Pope Leo has issued the first-ever encyclical focused on artificial intelligence, a 245-paragraph document that declares data a common good and rejects the idea that technology is morally neutral. The encyclical was presented alongside Christopher Olah, co-founder of Anthropic — the same company currently suing the Trump administration over the use of AI in military operations.

Data as a common good

The document argues that data, especially the vast datasets used to train AI systems, should be treated as a shared resource rather than private property. It calls for governance that ensures equitable access and prevents a small number of corporations from controlling the digital infrastructure that shapes modern life. The pope frames data as essential to human dignity, much like water or clean air.

Rejecting moral neutrality

A central theme is the rejection of the longstanding notion that technology itself is neither good nor bad — that it's only how people use it that matters. The encyclical states that algorithms embed values from the moment they are designed, and that developers bear responsibility for the social consequences of their creations. It urges technologists to consider ethics from the start, not as an afterthought.
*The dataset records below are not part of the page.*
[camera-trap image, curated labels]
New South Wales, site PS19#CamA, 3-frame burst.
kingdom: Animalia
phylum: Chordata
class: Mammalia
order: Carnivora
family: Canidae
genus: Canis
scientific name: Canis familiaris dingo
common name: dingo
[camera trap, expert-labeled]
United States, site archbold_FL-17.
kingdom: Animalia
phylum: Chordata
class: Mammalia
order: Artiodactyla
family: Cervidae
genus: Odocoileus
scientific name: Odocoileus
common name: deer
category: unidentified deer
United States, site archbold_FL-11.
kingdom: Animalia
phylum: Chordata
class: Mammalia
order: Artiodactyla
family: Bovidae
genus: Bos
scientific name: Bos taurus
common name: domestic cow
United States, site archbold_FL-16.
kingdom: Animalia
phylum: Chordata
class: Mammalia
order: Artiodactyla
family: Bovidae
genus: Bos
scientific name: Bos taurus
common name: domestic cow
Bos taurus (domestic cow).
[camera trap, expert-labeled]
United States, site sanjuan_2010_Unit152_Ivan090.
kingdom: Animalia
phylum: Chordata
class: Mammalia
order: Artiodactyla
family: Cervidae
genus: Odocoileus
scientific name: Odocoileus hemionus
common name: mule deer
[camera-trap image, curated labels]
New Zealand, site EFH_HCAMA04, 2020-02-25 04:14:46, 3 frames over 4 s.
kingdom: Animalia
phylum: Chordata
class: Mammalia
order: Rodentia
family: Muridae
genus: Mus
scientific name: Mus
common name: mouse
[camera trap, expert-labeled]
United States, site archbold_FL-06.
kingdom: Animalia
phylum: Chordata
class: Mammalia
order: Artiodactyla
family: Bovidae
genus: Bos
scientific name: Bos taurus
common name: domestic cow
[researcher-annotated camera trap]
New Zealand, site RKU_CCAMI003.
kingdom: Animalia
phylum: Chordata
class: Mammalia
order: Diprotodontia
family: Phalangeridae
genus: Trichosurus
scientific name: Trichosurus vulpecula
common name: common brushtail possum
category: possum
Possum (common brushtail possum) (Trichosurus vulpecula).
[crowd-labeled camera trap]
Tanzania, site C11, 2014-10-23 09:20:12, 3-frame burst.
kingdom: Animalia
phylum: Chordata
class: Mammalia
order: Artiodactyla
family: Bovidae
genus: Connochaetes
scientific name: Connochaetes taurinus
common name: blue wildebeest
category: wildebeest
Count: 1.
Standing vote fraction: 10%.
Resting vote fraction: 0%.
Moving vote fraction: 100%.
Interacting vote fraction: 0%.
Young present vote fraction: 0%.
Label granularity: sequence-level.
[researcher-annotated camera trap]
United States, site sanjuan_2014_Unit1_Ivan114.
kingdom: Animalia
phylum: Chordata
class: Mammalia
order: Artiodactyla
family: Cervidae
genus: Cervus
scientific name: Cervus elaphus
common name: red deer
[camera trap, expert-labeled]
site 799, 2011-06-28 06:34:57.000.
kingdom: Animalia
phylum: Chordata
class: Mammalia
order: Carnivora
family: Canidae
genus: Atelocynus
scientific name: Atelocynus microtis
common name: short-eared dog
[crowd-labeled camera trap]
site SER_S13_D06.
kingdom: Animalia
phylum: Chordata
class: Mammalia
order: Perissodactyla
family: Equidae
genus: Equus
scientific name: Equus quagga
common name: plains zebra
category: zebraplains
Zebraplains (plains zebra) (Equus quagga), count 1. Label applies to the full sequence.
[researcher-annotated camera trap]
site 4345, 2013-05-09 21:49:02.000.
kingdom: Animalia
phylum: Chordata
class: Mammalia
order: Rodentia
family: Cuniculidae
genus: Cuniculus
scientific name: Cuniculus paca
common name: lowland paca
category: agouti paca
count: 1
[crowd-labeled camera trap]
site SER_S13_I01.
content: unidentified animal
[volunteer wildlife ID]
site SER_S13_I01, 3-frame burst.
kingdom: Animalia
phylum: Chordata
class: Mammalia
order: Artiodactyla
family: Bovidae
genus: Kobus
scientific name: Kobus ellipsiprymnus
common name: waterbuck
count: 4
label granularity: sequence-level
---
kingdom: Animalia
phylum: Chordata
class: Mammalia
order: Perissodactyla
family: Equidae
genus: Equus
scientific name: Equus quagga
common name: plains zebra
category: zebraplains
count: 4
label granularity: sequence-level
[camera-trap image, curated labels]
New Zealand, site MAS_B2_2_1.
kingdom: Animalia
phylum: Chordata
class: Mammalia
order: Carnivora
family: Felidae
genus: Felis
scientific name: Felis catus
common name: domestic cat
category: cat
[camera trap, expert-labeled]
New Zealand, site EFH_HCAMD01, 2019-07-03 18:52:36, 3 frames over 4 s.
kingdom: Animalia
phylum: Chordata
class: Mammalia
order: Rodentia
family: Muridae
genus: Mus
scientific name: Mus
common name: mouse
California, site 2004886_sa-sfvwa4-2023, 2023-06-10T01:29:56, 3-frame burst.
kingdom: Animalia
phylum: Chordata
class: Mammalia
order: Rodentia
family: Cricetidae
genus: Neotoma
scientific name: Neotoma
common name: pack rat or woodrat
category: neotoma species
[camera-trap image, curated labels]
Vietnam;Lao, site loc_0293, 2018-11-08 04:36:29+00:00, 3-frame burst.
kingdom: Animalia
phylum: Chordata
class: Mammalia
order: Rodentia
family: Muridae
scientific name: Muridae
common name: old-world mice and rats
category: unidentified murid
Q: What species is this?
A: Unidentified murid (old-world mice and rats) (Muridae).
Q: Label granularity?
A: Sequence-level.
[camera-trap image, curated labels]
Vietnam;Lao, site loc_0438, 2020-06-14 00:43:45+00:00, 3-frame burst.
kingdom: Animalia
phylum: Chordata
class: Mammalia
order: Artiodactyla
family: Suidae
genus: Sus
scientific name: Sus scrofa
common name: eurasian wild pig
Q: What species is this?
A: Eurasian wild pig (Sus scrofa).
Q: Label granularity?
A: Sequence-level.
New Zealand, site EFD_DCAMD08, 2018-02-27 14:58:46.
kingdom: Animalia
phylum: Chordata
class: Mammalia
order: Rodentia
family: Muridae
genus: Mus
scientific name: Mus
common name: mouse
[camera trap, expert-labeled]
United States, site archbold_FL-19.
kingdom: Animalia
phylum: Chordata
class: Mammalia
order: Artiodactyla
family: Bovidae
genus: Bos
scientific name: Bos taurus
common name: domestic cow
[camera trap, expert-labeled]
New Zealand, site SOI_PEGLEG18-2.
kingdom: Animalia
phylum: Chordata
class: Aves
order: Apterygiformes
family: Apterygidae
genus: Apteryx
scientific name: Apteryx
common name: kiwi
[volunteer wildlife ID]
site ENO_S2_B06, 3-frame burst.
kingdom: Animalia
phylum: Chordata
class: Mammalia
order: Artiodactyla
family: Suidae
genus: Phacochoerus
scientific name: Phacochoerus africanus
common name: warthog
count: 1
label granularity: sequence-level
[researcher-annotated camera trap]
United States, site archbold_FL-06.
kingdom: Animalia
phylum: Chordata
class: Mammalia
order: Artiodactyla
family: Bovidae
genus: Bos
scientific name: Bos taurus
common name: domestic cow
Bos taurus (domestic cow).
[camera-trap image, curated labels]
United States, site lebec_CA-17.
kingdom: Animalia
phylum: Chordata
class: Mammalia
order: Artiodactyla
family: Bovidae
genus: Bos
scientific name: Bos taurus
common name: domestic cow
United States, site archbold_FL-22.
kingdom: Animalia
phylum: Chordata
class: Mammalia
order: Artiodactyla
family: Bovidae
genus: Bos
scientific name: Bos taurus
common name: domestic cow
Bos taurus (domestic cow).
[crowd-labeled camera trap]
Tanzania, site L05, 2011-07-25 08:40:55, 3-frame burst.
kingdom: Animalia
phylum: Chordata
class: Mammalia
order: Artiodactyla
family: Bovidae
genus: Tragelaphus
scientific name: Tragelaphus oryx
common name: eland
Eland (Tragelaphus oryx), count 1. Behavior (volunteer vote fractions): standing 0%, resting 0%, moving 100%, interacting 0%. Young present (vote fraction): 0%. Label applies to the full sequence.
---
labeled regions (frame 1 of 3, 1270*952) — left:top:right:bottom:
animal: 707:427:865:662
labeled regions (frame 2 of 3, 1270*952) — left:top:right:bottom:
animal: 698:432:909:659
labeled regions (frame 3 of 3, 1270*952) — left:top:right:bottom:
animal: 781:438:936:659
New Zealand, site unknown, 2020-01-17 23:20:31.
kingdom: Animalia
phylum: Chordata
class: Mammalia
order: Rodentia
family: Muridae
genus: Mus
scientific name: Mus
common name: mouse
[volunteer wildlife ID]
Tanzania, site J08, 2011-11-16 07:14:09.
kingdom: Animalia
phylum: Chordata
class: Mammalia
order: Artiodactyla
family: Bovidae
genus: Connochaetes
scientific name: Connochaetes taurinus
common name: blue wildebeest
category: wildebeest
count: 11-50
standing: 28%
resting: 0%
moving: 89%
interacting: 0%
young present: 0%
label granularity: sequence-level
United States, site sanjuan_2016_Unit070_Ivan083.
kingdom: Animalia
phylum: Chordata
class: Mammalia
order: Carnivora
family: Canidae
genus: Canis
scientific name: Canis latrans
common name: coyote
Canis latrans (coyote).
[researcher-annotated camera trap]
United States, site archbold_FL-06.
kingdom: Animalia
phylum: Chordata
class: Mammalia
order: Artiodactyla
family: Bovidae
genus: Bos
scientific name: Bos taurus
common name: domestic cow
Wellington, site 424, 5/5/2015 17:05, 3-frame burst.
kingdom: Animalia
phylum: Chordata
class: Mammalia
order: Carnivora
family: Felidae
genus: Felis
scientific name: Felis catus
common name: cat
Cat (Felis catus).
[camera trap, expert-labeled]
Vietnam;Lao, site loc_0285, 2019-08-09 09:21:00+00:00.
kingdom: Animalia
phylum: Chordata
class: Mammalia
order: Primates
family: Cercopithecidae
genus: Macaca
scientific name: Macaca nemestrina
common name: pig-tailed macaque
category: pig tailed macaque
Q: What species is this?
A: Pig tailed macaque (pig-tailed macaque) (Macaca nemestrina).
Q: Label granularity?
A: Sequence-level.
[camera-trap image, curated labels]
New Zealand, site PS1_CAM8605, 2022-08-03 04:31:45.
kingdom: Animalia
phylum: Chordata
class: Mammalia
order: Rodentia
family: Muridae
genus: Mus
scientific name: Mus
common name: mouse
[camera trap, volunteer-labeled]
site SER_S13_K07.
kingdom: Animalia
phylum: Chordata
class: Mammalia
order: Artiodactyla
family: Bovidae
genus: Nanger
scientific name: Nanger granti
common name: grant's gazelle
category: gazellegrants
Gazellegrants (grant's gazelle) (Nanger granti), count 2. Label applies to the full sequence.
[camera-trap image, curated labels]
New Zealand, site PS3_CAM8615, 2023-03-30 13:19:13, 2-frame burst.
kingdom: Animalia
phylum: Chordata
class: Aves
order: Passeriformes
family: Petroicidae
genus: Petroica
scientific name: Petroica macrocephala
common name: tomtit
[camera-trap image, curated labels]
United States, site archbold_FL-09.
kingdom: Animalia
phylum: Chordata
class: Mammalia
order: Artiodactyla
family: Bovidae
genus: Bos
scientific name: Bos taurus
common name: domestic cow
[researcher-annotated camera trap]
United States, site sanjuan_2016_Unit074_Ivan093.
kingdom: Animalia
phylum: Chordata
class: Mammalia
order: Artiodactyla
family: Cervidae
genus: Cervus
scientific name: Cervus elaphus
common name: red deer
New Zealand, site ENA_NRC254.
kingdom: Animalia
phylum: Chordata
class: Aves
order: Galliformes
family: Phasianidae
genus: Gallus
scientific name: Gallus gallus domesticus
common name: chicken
Why Anthropic’s co-founder was there

Christopher Olah’s presence at the Vatican release signals a bridge between the papacy and the AI industry. Olah is a prominent researcher in interpretability — the field that tries to understand how neural networks make decisions. His company, Anthropic, is known for its focus on safe AI development, but it is also embroiled in a lawsuit against the U.S. government over the military's use of AI. That tension — between building safety and seeing AI deployed in conflict — echoes the encyclical's call for ethical guardrails.

What the lawsuit means

Anthropic’s legal action against the Trump administration challenges the use of AI in weapons systems and targeting decisions. The company argues that such applications violate its own safety principles and could lead to unintended escalation. The encyclical does not directly reference the lawsuit, but its timing — released alongside an Anthropic leader — places the Vatican's moral authority behind the same questions the courts are now weighing.

The document stops short of endorsing any specific policy or legal case. Instead, it sets out principles that could be used to evaluate both corporate practices and government programs. Whether those principles will influence the court case, or future regulation, remains an open question.